With the recent abortive demand by Islamic State Jihadists for $200 million in return for releasing two Japanese hostages, some observers have speculated that the funding for the organization may be drying up.
But as the article below from The Telegraph maintains, that is unlikely. It’s much more likely that the Islamic State never expected to secure such a sum and asked for $200 million for symbolic reasons.
The article also analyzes the financing of the Islamic State:
Kidnapping for ransom is just one, and certainly not the most significant, tool used by Isil to finance its activities.
Contrary to other extremist organisations, like al-Qaeda, that rely heavily on external donors and financiers, Isil has consistently tried to maintain financial independence.
Isil’s main source of income is unquestionably the underground sale of Iraq and Syria’s oil and gas.
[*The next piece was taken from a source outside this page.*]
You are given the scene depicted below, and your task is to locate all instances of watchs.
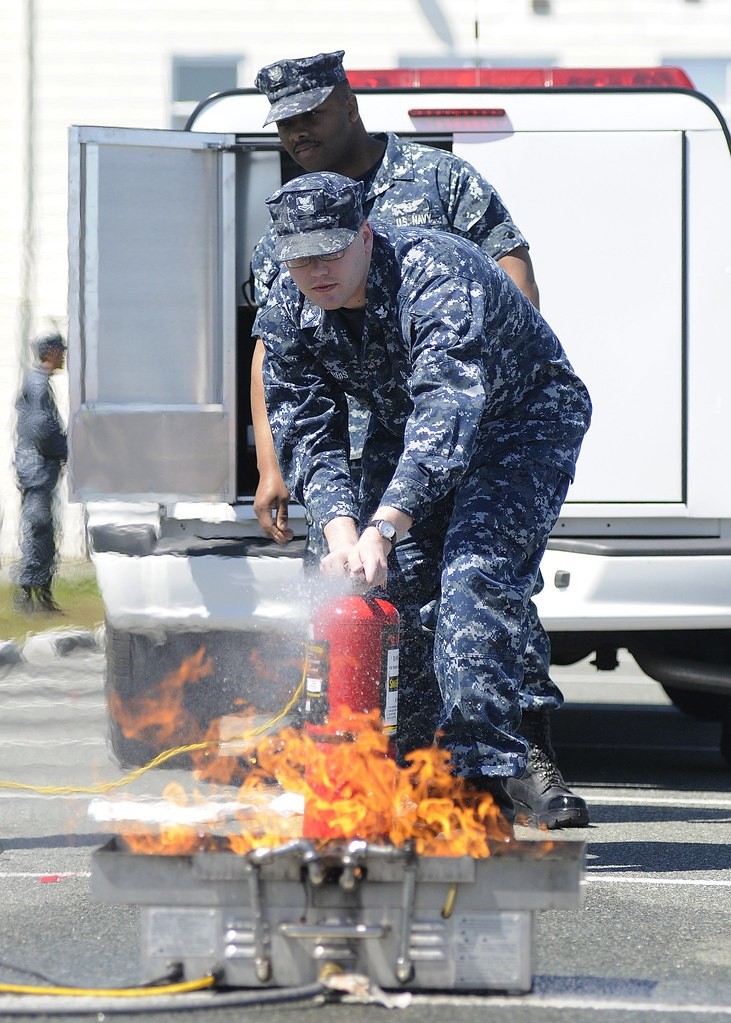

According to some credible reports, the smuggling of oil and gas has resulted in a daily income of about $2 million, making Isil the wealthiest extremist organisation in the world.
Since the proclamation of the caliphate, Isil has also coupled forms of shadow taxation and extortion with more official taxation systems, including a custom tax on trucks driving on the region’s main highways.
Additionally, in the territories under Isil control, non-Muslims are required to pay a “protection” tax, called jizya.
Along with oil and gas sales and more or less formal systems of taxation, Isil relies on money coming from agriculture, electricity, cotton production, water, and the sale of stolen antiques on the black market.